Spatial questions linked to pictures:
◆ ◆ ◆

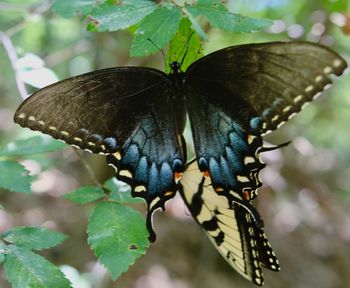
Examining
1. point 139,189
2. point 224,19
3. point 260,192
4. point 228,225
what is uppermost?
point 224,19

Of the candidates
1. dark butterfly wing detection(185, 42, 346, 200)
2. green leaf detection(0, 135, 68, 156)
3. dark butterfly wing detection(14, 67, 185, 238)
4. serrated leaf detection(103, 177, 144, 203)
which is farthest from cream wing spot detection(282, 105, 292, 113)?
green leaf detection(0, 135, 68, 156)

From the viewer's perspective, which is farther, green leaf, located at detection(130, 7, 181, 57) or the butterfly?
the butterfly

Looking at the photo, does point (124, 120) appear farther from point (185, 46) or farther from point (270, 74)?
point (270, 74)

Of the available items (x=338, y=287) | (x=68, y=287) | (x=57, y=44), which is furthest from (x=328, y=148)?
(x=68, y=287)

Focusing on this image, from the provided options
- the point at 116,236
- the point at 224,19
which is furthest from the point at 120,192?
the point at 224,19

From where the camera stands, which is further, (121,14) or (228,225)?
(228,225)

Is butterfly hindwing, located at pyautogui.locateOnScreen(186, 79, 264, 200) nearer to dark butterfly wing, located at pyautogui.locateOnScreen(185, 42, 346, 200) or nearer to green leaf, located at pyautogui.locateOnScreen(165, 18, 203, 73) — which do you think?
dark butterfly wing, located at pyautogui.locateOnScreen(185, 42, 346, 200)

◆ ◆ ◆

*What the task asks:*
Print every record above verbatim, leaving out the pictures.

*Exercise solution:*
Examining
1. point 139,189
2. point 224,19
3. point 260,192
4. point 228,225
what is uppermost?
point 224,19

Of the candidates
1. dark butterfly wing detection(185, 42, 346, 200)
2. green leaf detection(0, 135, 68, 156)
3. dark butterfly wing detection(14, 67, 185, 238)
4. serrated leaf detection(103, 177, 144, 203)
which is farthest from cream wing spot detection(282, 105, 292, 113)?
green leaf detection(0, 135, 68, 156)

From the viewer's perspective, which is farther, green leaf, located at detection(130, 7, 181, 57) or the butterfly?
the butterfly

Looking at the photo, does point (124, 120) appear farther from point (185, 46) or farther from point (270, 74)?
point (270, 74)

Of the available items (x=338, y=287) | (x=68, y=287) | (x=57, y=44), which is furthest from (x=328, y=148)?
(x=68, y=287)

Focusing on this image, from the provided options
- the point at 116,236
- the point at 224,19
which is furthest from the point at 120,192?
the point at 224,19

From where the camera stands, which is further, (121,14) or (228,225)?
(228,225)

Is butterfly hindwing, located at pyautogui.locateOnScreen(186, 79, 264, 200) nearer to dark butterfly wing, located at pyautogui.locateOnScreen(185, 42, 346, 200) or nearer to green leaf, located at pyautogui.locateOnScreen(165, 18, 203, 73) — which do you think?
dark butterfly wing, located at pyautogui.locateOnScreen(185, 42, 346, 200)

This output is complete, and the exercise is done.